EXTRACT:

BladeSystem - General
cancel
Showing results for 
Search instead for 
Did you mean: 

OA firmware upgrade disrupts fibre channel

 
Andrew C. Brown
Occasional Advisor

OA firmware upgrade disrupts fibre channel

Yesterday I was upgrading the iLo firmware and then the OA firmware in a c7000 blade enclosure. I upgraded the OA firmware using the browser interface, so the standby and active OA's were upgraded one right after another.

I had thought this process was supposed to be non-disruptive to the blade servers, but in each of the (Suse Enterprise 10) servers' logs was the following set of messages:

Nov 26 16:28:46 w3b7 kernel: lpfc 0000:10:00.0: 0:1305 Link Down Event x2 received Data: x2 x20 x110
Nov 26 16:28:46 w3b7 kernel: lpfc 0000:10:00.0: 0:1303 Link Up Event x3 received Data: x3 x0 x10 x2
Nov 26 16:28:46 w3b7 kernel: lpfc 0000:10:00.1: 1:1305 Link Down Event x2 received Data: x2 x20 x110
Nov 26 16:28:47 w3b7 kernel: lpfc 0000:10:00.0: 0:0203 Nodev timeout on WWPN 50:6:e:80:14:43:f0:64 NPort x11200 Data: x8 x7 x0
Nov 26 16:28:47 w3b7 kernel: lpfc 0000:10:00.1: 1:1303 Link Up Event x3 received Data: x3 x0 x10 x2
Nov 26 16:28:47 w3b7 kernel: lpfc 0000:10:00.1: 1:0203 Nodev timeout on WWPN 50:6:e:80:14:43:f0:74 NPort x11200 Data: x8 x7 x0

The timing is the same down to the second across every blade, and the time corresponds with the OA upgrade. Based on this, it appears that some aspect of the OA upgrade caused the Brocade 4/24 FC switches to drop their links to every server in the enclosure. Has anyone else seen anything like this? I've searched on the HP website but can't find any reference to it. It seems unbelievable to me that an OA upgrade would have this effect, but I can't come up with any other explanation.
20 REPLIES 20
James ~ Happy Dude
Honored Contributor

Re: OA firmware upgrade disrupts fibre channel

Hello Andrew,
What was the Version of the ilo & OA before ... & to which did u upgrade it to ?

Regards.
Andrew C. Brown
Occasional Advisor

Re: OA firmware upgrade disrupts fibre channel

We updated the iLo processors on the blades from 1.29 to 1.35. Once that was done, we updated the OA's from 1.30 to 2.02. It was during the latter upgrade that the problem occurred.
Sarah Nordstrom
Frequent Advisor

Re: OA firmware upgrade disrupts fibre channel

We just experienced the same event upgrading from 2.25 to 2.31 on a c7000, all blades in the chassis flapped their fibre links when the OS upgrade/reset was occurring.
Andrew C. Brown
Occasional Advisor

Re: OA firmware upgrade disrupts fibre channel

We've seen this on three separate occasions now, but still don't have an answer to the problem.
Adrian Clint
Honored Contributor

Re: OA firmware upgrade disrupts fibre channel

I've been told by HP that the OA firmware upgrade is non-intrusive so this is concerning.
Has anyone raised a support call for this?

TASK GOAL:
Write the next part of the forum thread about the OA firmware upgrade that dropped the fibre channel links, picking up after its last post. The listing that comes next has nothing to do with the forum thread.

DATA EXCERPT:
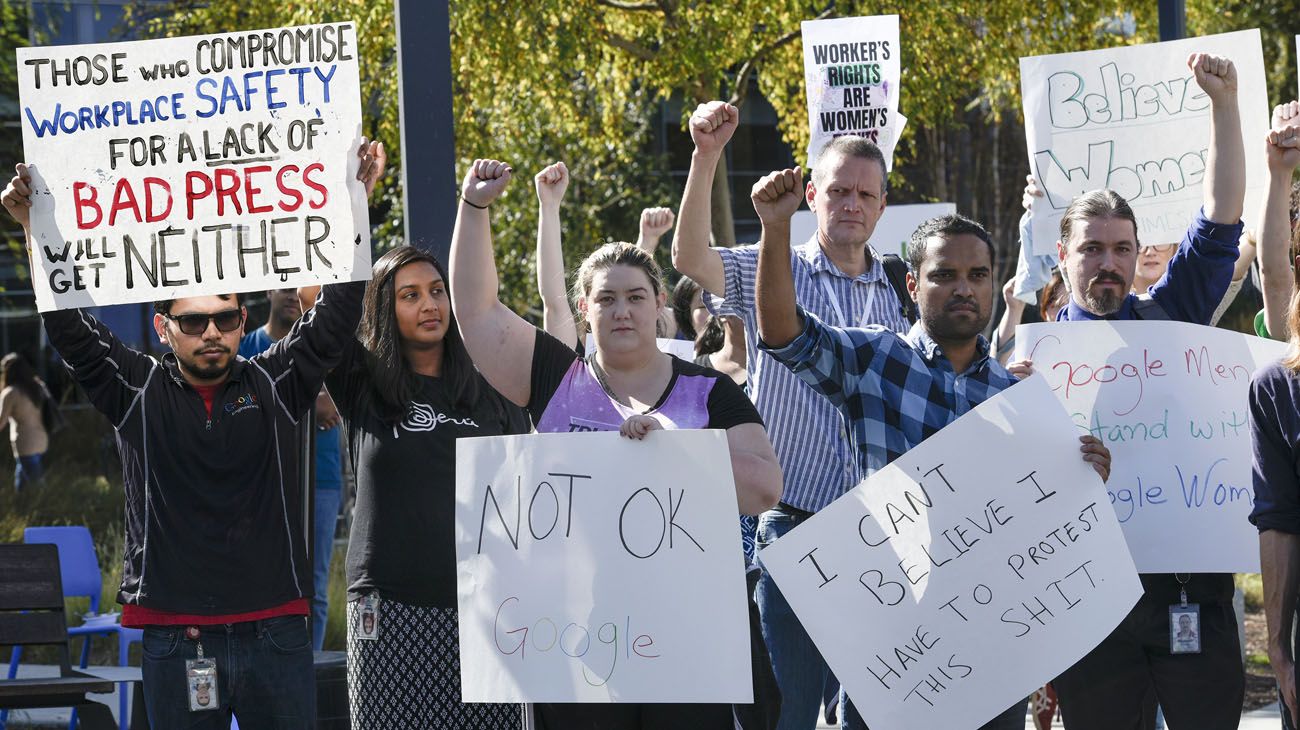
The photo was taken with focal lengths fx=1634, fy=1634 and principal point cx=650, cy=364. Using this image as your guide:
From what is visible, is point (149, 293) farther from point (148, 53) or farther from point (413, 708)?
point (413, 708)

WRITTEN ANSWER:
Sarah Nordstrom
Frequent Advisor

Re: OA firmware upgrade disrupts fibre channel

I did. Their answer was "After the firmware update is done into the Onboard Administrator its necessary a quick reboot. It should take just some seconds." Not very comforting, since we had been told it would be non-disruptive beforehand.
Andrew C. Brown
Occasional Advisor

Re: OA firmware upgrade disrupts fibre channel

If that's what the tech told you it doesn't sound like they really grasp what is going on. Yes, like basically any other device with firmware a firmware upgrade to the OA requires a reboot to take effect.

However, the entire point of iLO is that it is an out-of-band management system. By definition, an out-of-band management system should never insert itself into production behavior unless you tell it to, i.e. you're using it to power cycle a locked-up server. If the tech thinks that it's normal for an OA reboot to cause FC links to flap on the production side, I would advise escalating ASAP.

I just spoke with an associate who's handling our current support ticket and he's basically getting nowhere. The first tech apparently tried to close the ticket by misrepresenting a manager's willingness to apply the latest firmware upgrade, and when it was reassigned to a new tech and kicked up to engineering they refused to even look at it as it was a "one-off event." As I stated before, this is not a one-off event for us.

Their current advice (predictably) is to update to the latest iLO, although they can't point to a specific bugfix in that version that will fix this issue. Since we've seen this happen four times on at least three different firmware versions, I'm skeptical that the latest iLO will fix a problem that's persisted so long across so many versions.
Adrian Clint
Honored Contributor

Re: OA firmware upgrade disrupts fibre channel

And I fail to see what good upgrading the iLO firmware will do when it seems to be and issue with the OA and a SAN Switch.
I've got some latest upgrades to do on some equipment in config this week.
I'll try and replicate the SAN link loss on this.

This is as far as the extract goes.